1. The Dream : Can Machines Understand Language ?
Language is one of the most powerful tools humans have. For decades, scientists and mathematicians have tried to teach machines how to understand and generate human like responses, a field known as Natural Language Processing (NLP).
A Brief History
1950
For the first time ever, Alan Turing, known as the father of computer science, proposed the idea "Can machines think ?", it was called the Turing Test.
1966
First Chatbot ELIZA, created by Joseph Weizenbaum, mimics a therapist.
1980s
Rule based language systems start emerging.
2000s
With the help of statistics and data, rule based systems start getting replaced with Machine Learning algorithms, a comparitively new field, that is going to change everything
2017
The Transformers were introduced by Vaswani at Google. This is the model on which all the modern day LLMs work.
2020+
LLMs like GPT-3, GPT-4, Gemini emerge by OpenAI, Google, Anthropic etc.

2. What Is an LLM?
A Large Language Model is essentially an AI system trained on massive amounts of text (like books, websites, and conversations) to predict the next word in a sentence.
That’s right, it’s like super-autocomplete.
If I say, “The sky is…”, an LLM will guess the next word might be “blue.”
By doing this over billions of sentences, the model learns patterns, grammar, facts, and even some reasoning.
3. The Core Idea, Prediction
Let’s try a simple example.
You say: "Once upon a..."
LLM thinks: "time"
You say: "There was a brave..."
LLM thinks: "knight"
This is how it works—predicting one word at a time, super fast and super accurately.
4. Why "Large" Language Model?
It’s called “large” because it has:
Billions of parameters (think of parameters like knobs that the AI tunes while learning).
Trained on terabytes of data, that’s millions of books' worth of text!
Huge computational power—training an LLM can cost millions of dollars and run on thousands of GPUs.
FACT : GPT-3 has 175 billion parameters, GPT-4 is even bigger (exact size not public).
5. Transformers, The Secret Sauce
The real breakthrough came in 2017 with a research paper titled “Attention is All You Need” by Ashish Vaswani, a computer scientist at Google.
This introduced the Transformer architecture, which made LLMs possible.
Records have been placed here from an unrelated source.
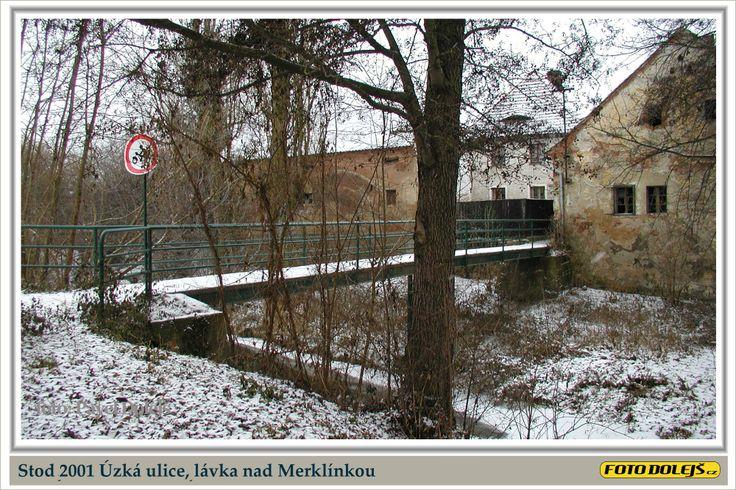 2001 Stod, Úzká ulice, lávka nad Merklínkou. Foto Pavel Dolejš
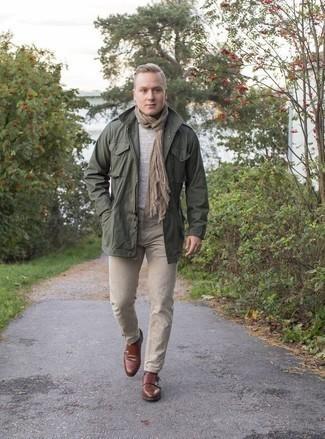 Come indossare e abbinare un maglione girocollo grigio: Mostra il tuo stile in un maglione girocollo grigio con jeans marrone chiaro per un look raffinato per il tempo libero. Opta per un paio di scarpe double monk in pelle marroni per un tocco virile.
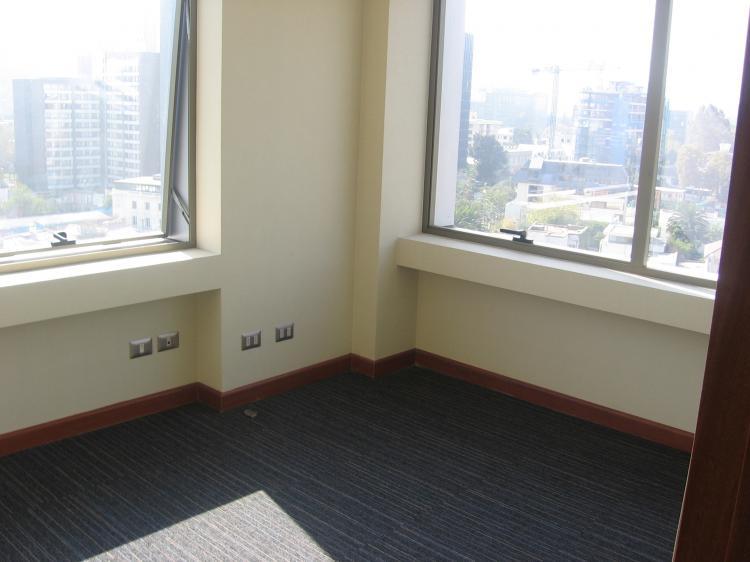 Oficina nueva a pasos metro manuel montt ofa24870 for Oficina consumo santiago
How Does a Transformer Work?
At its heart is a concept called attention, like how you pay attention to certain words when reading.
Example :
In the sentence "The cat sat on the mat because it was tired," what does “it” refer to?
Answer: "cat", The transformer model figures this out using attention.
Image Suggestion 3: Diagram of attention – arrows showing connections between words in a sentence.
Key Components
Tokenization : Breaking sentences into small pieces (words or word parts).
Embeddings – Turning those pieces into numbers (vectors).
Attention Layers – Deciding which words matter most in context.
Output – Predicting the next word based on all this.
Think of it like a super-fast reader that looks at the whole sentence at once, and figures out the meaning, including the most important parts (to determine the context).

6. How Does Training Work?
Imagine you give the AI millions of books and tell it: “Read this and predict the next word.”
Each time it makes a mistake, it adjusts the parameters slightly. Over months of training, it becomes better and better at making predictions just by tuning those knobs.
Analogy: Just like how a kid learns language, by hearing, making mistakes, and improving.
7. Challenges and Future
LLMs are powerful, but not perfect. There is always room for improvements, following are some of the challenges that are being faced currently. (Solving one of these can be a great opportunity into entrepreneurship)
Hallucinations – Sometimes models make stuff up, out of the context which is not needed.
Bias – Since data for training is taken from the vast ocean of internet, models can reflect societal biases in data.
Cost – Models are way too expensive to train and run.
Future and Opportunities
Smaller, faster models on phones.
Multimodal – handling text, images, video.
Personalized LLMs tailored for individual users.
AI agents LLMs that can act and plan, not just chat.